As posted on the PR — the complete output from FriendlyReviewer.

friendly-reviewer bot commented now

Hi there 👋

🌥️ Tech
4 high, 3 medium, 3 low

This MR introduces template variable interpolation via applyTemplateVariables() in both runSplitQuery() and runShardSplitQuery() to resolve variables like $__auto before splitting queries. While the core functionality is correct, several issues were identified: a double interpolation risk when shard splitting is enabled, inaccurate test mocks that do not mirror production behavior, fragile test assertions tightly coupled to implementation details, and error handling gaps (unhandled promise rejection and bypassed retriability check). These need to be addressed to ensure correctness and maintainability.


These might need a close look

  • 🔴 public/app/plugins/datasource/loki/querySplitting.ts (L296)
    Double interpolation risk: When shard splitting is enabled, runShardSplitQuery() calls applyTemplateVariables() and then passes queries to runSplitQuery(), which calls it again. This is redundant and could cause subtle issues if interpolation has side effects. Consider deduplicating or documenting the assumption.
  • 🔴 public/app/plugins/datasource/loki/shardQuerySplitting.ts (L48)
    Double interpolation (same issue as querySplitting.ts line 296). The shard splitting layer should not interpolate variables since runSplitQuery already does it, or pass a flag to skip re-interpolation.
  • 🔴 public/app/plugins/datasource/loki/shardQuerySplitting.ts (L223)
    Unhandled promise rejection: groupTargetsByQueryType().then() lacks a .catch() handler. A rejected promise would leave the subscriber hanging. Add .catch() that calls subscriber.error().
  • 🔴 public/app/plugins/datasource/loki/shardQuerySplitting.ts (L228)
    Inconsistent error handling: retry() is called without arguments in the Observable error callback, bypassing the isRetriableError check. Pass the error to retry() so retriability is properly evaluated.

Worth checking

  • 🟡 public/app/plugins/datasource/loki/querySplitting.test.ts (L77)
    Test mock for replace() does not match real applyTemplateVariables behavior: the real implementation excludes $__auto from scopedVars, so the test tests a scenario that cannot occur in production. Use a user-defined variable like $myvar instead.
  • 🟡 public/app/plugins/datasource/loki/querySplitting.test.ts (L85)
    Assertion accesses mock.calls[0] without prior check. If runQuery is never called, this throws a TypeError. Add expect(datasource.runQuery).toHaveBeenCalled() before accessing calls.
  • 🟡 public/app/plugins/datasource/loki/shardQuerySplitting.test.ts (L81)
    Test uses real applyTemplateVariables instead of a mock, making it an integration test. Mock the method to isolate shard splitting logic.

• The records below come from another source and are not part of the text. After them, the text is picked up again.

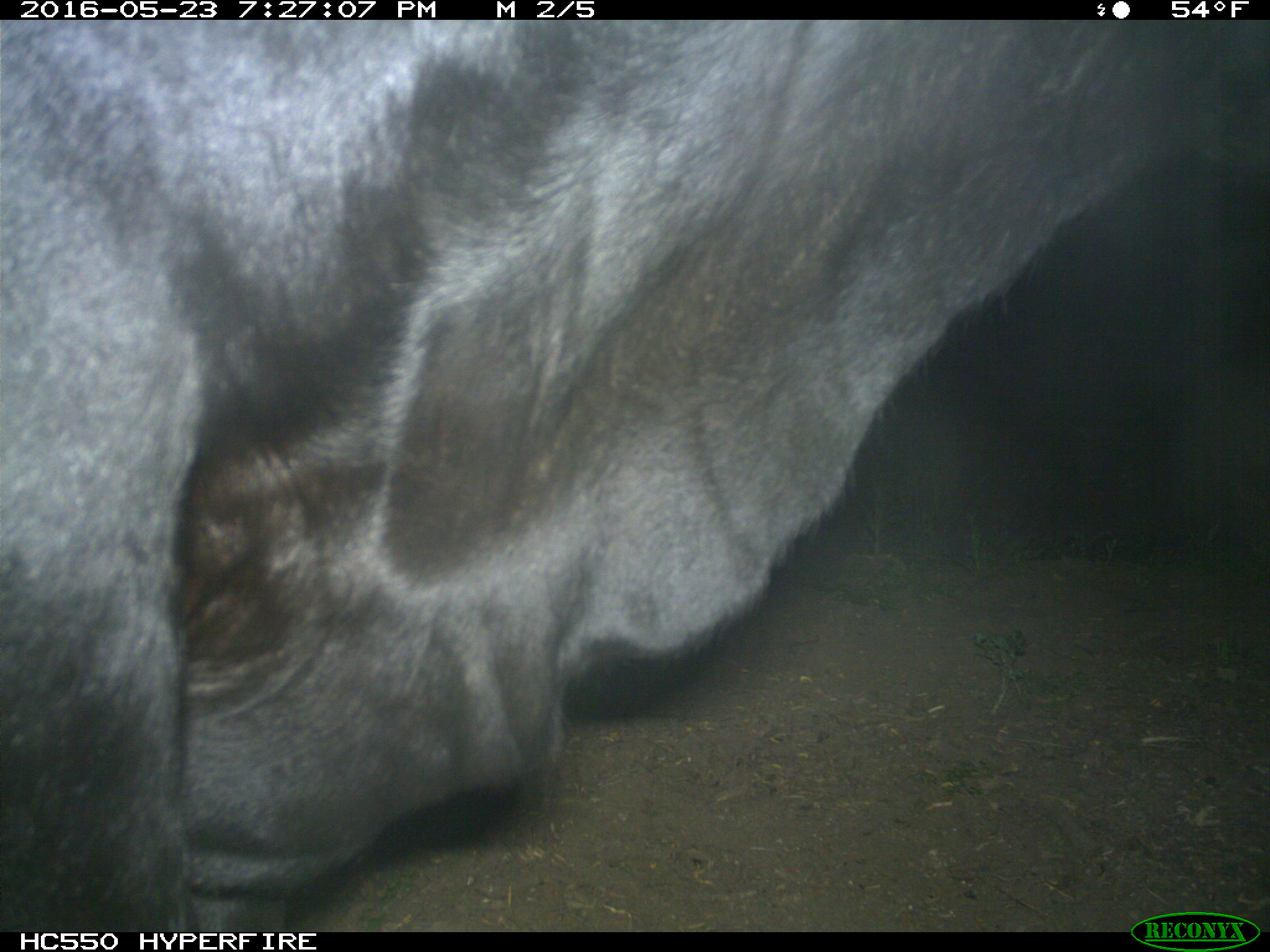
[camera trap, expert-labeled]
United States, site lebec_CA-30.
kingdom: Animalia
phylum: Chordata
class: Mammalia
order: Artiodactyla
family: Bovidae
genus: Bos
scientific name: Bos taurus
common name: domestic cow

Small things (take or leave)

  • 🔵 public/app/plugins/datasource/loki/querySplitting.ts (L299)
    Fragile ordering: querySupportsSplitting is checked after applyTemplateVariables. If future changes resolve $__range, queries with range variables would be incorrectly split. Consider moving the split check before interpolation.
  • 🔵 public/app/plugins/datasource/loki/querySplitting.test.ts (L84)
    Test ignores emitted values in toEmitValuesWith callback and only checks mock call arguments. This deviates from test patterns elsewhere. Add assertions on the DataQueryResponse shape.
  • 🔵 public/app/plugins/datasource/loki/shardQuerySplitting.test.ts (L112)
    Fragile assertion on exact call count (5 times). This depends on partitioning details. Use toBeGreaterThan(1) or assert on specific arguments instead.